Good morning or good afternoon, depending on where you are.
Mr. Chair and members of the committee, I wish to first thank you for this invitation to be a witness for your study on marine and coastal protections. I have been conducting research relating to the design of marine protected areas for more than 20 years.
Within the Canadian context and particularly in the Maritimes, my research group provided data that led to the closures of the eastern Jordan Basin and the Corsair and Georges canyons as sensitive benthic areas and now as OECMs. We have been providing scientific data, helping with monitoring and contributing to the ecological overviews for the Eastern Shore Islands AOI and the Fundian Channel-Browns Bank AOI.
I regularly provide science advice to DFO, including as a member of the advisory committees for the Endeavour hot vents marine protected area, the Eastern Shore Islands AOI, the Fundian Channel-Browns Bank AOI, as well as for the conservation network technical working group and the marine refuge coordination committee in the Maritimes specifically.
Internationally, I have participated in several meetings of the Convention on Biological Diversity, including three as a member of the Canadian delegation.
Lastly, I'm currently a coordinating lead author on the chapter on implementing targets two and three of the KMGBF for the spatial planning and connectivity assessment of IPBES, for which I was also nominated by Canada.
In all these activities, I act as an honest broker. I will be happy to share my experiences with these processes during the question period.
To answer your questions briefly, the Government of Canada has signed international agreements to halt biodiversity loss and has developed a national plan to conserve biodiversity across Canada's three oceans. The science is unequivocal. Protecting biodiversity can help maintain healthy oceans; support our coastlines against erosion; provide nurseries for ecologically and commercially important species, including birds; enhance carbon sequestration; and directly contribute to human health.
Biodiversity loss can result from many stressors, such as resource extraction, climate change, habitat loss through coastal development, pollution, eutrophication and fishing, among others. Importantly, the impacts of these stressors are not isolated but cumulative. For example, polluted ecosystems are more vulnerable to ocean warming, or when seagrass beds are lost, the carbon they store is released back into the atmosphere.
One tool to protect biodiversity is marine conservation areas, which play the same role as our national parks on land. Conservation objectives are typically specific to an MCA and are about the conservation of biodiversity, not about managing fisheries.
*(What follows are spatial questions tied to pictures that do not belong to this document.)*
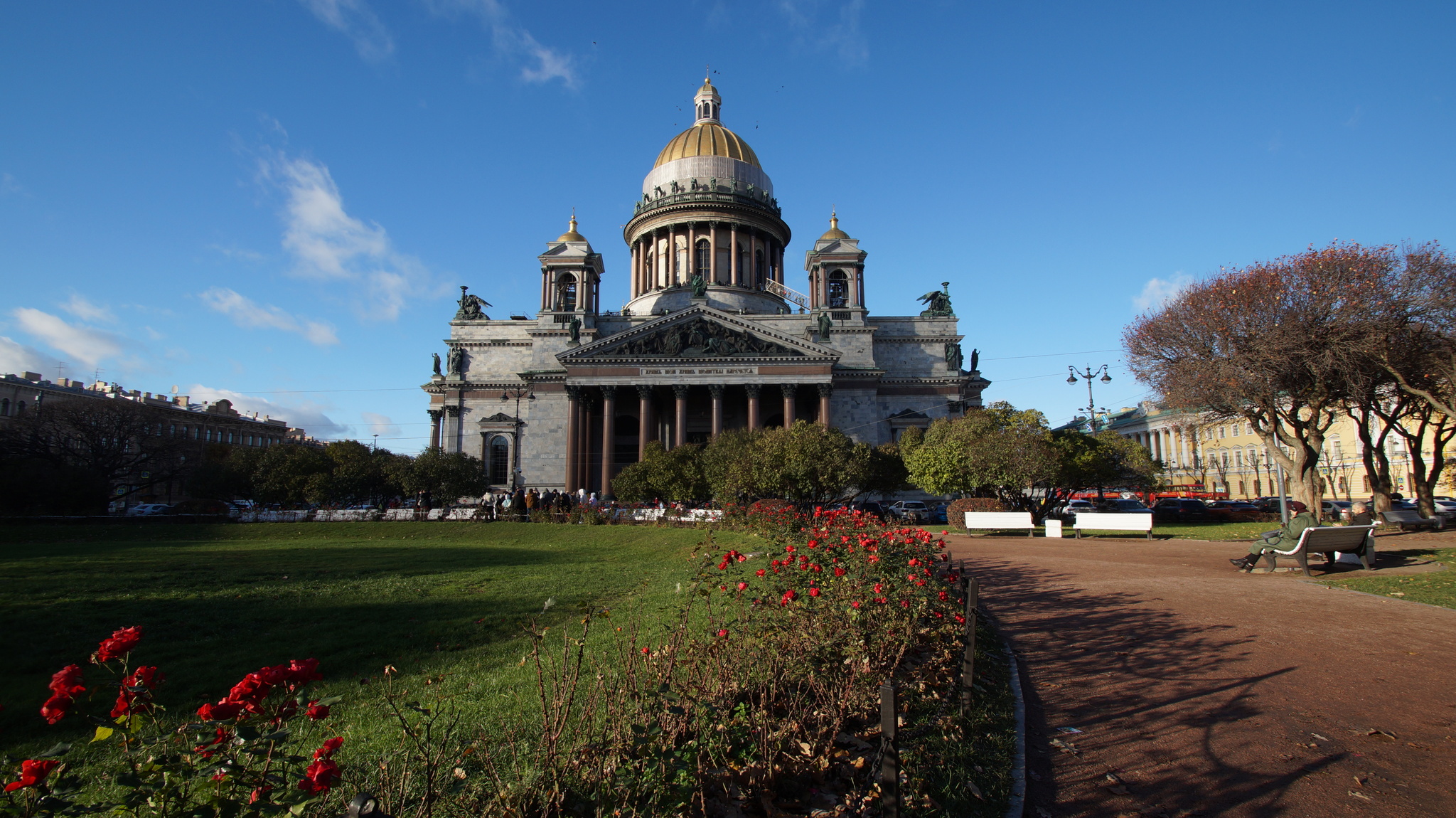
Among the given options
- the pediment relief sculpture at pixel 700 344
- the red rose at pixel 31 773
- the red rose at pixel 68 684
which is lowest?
the red rose at pixel 31 773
The process of implementing networks of Oceans Act MPAs in Canada started with the Endeavour hot vents back in 2003, followed by the Gully in 2004. At that time and into the early 2010s, the process took an average of a decade to complete, as with St. Anns Bank, for example. As of March 2025, approximately 15.5% of Canada's marine and coastal areas were designated in some form of conservation measure, which includes Oceans Act MPAs, national parks with marine components, bird sanctuaries, etc.
In terms of timing, of the 14 Oceans Act MPAs specifically, six were designated before 2015. For another five, the process toward designation was initiated before 2015. We still have quite a bit of work to do. Because this is very much an ongoing process, it is still too early to fully address your specific questions at this point.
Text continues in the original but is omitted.